## SET EXERCISE
Can you reproduce, word for word, the stretch of the listing below from the line containing "What spatial distance" through the end of the listing, and nothing else?

## DATA EXCERPTS
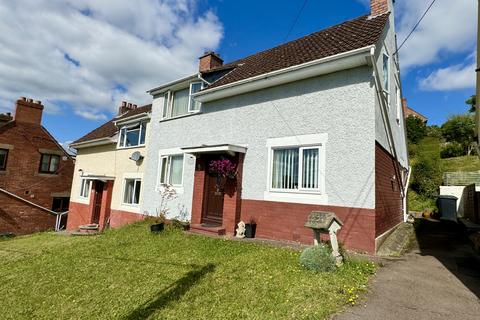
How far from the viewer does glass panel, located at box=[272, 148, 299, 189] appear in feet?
30.0

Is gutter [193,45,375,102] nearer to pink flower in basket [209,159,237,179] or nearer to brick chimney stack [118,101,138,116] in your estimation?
pink flower in basket [209,159,237,179]

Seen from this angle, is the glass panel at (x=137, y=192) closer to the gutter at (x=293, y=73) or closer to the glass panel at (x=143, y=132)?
the glass panel at (x=143, y=132)

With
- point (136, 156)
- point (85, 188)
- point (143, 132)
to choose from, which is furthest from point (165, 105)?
point (85, 188)

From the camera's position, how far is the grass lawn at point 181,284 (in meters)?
4.81

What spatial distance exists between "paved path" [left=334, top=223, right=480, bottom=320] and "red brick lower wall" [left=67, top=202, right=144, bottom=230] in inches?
464

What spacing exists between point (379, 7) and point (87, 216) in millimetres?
20312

## WRITTEN ANSWER
What spatial distance exists between "paved path" [left=334, top=223, right=480, bottom=320] and "red brick lower wall" [left=67, top=202, right=144, bottom=230] in inches?
464

What spacing exists between point (379, 7) and point (87, 216) in millimetres?
20312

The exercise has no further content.